There is a “corset” & a “bicycle” involved? That’s a recipe for greatness!
How cruel that Kickstarter has only been around from 2009 and it is only since then that writers have truly been able to produce their art. Just think if Kickstarter existed when Orwell was washing dishes, Mary Elliott was a journalist, James Joyce was teaching or Doctrow was working for the EFF then they would have been able to write some great works. Oh well, we can’t mourn for this alternative universe of great texts impossible to produce prior to 2009.
Edit: Goodness, that reads as fairly snarky when I re-read it. Maybe just bitter I’m missing out on all that sweet Kickstarter cash.
So glad that we’re past the bad old days when presses actually had to publish a book before you could buy it.
Isn’t that essentially a vanity press? Or, more correctly, a press that is taking absolutely no risk on a book because they’re only printing guaranteed sales?

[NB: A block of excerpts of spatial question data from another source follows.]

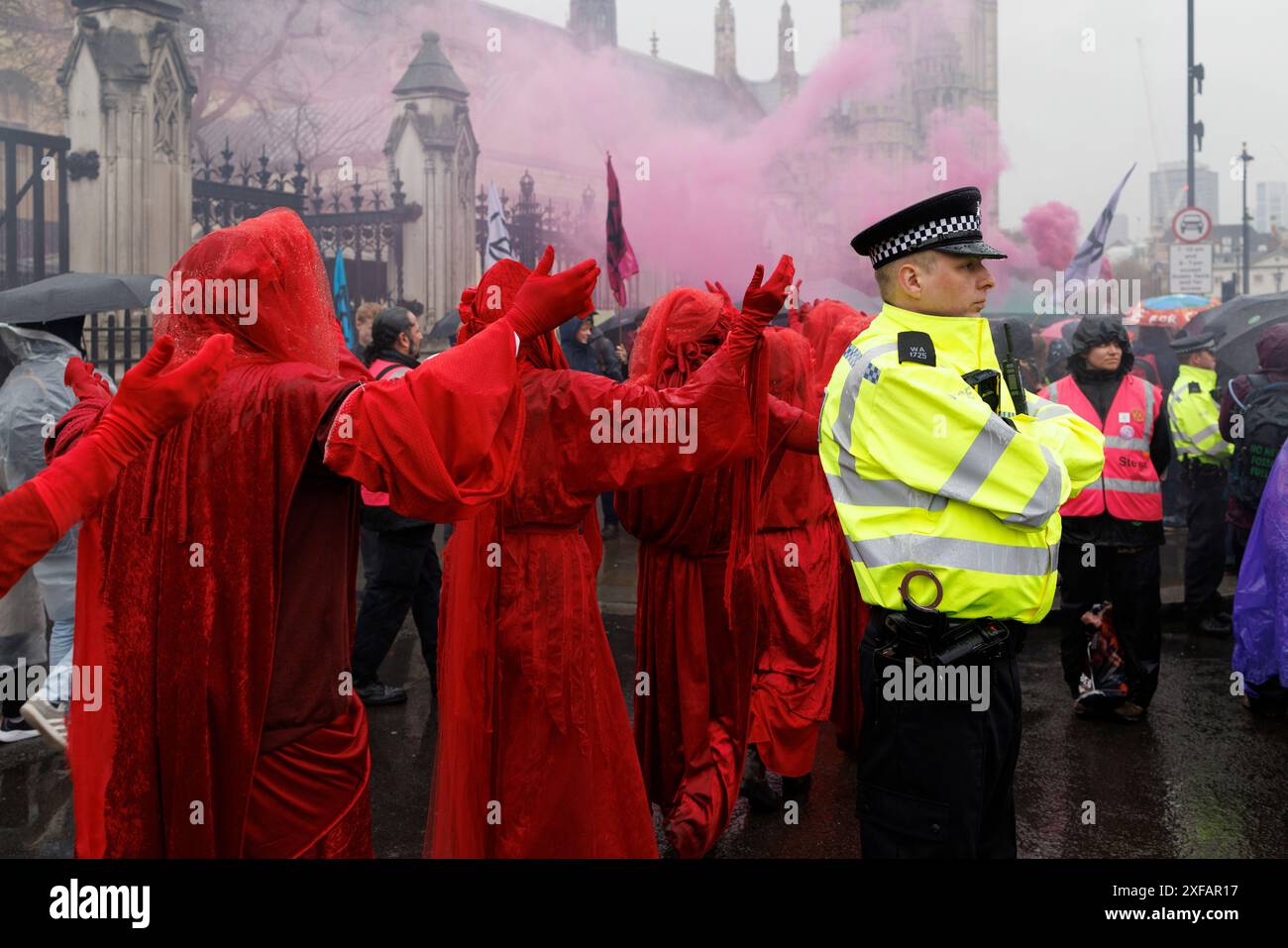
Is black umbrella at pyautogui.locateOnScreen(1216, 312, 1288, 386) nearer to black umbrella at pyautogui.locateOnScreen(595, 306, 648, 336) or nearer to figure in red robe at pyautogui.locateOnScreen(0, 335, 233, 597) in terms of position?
black umbrella at pyautogui.locateOnScreen(595, 306, 648, 336)

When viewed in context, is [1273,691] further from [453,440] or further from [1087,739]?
[453,440]

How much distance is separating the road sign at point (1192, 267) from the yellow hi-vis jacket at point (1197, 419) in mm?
8406

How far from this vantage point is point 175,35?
12.0 meters

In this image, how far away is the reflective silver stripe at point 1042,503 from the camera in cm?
279

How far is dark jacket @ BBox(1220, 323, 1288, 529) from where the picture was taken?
6633 mm

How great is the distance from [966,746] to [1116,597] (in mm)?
3339

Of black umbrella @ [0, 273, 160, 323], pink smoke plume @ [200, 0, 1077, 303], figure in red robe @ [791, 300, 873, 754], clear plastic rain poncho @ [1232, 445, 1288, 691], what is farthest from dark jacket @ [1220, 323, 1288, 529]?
pink smoke plume @ [200, 0, 1077, 303]

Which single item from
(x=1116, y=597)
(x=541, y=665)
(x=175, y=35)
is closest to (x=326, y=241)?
(x=175, y=35)

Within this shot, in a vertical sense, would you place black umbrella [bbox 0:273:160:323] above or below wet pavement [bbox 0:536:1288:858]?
above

Ok, to be fair, I’m all for a rich ecosystem of publishing models, so I guess I shouldn’t be critical.
I also don’t get the need for this model. There’s a reasonable argument to Kickstart cash intensive projects like launching a product or making a movie. Why should someone buy an unwritten novel? Merely to give the author the time to write it?
Depends on the author and the method of publishing. Maybe the author doesn’t have the time available to write it, maybe she can’t afford to self-publish the item because publishing anything without help can be ridiculously expensive unless it’s a two-page foldover, etc.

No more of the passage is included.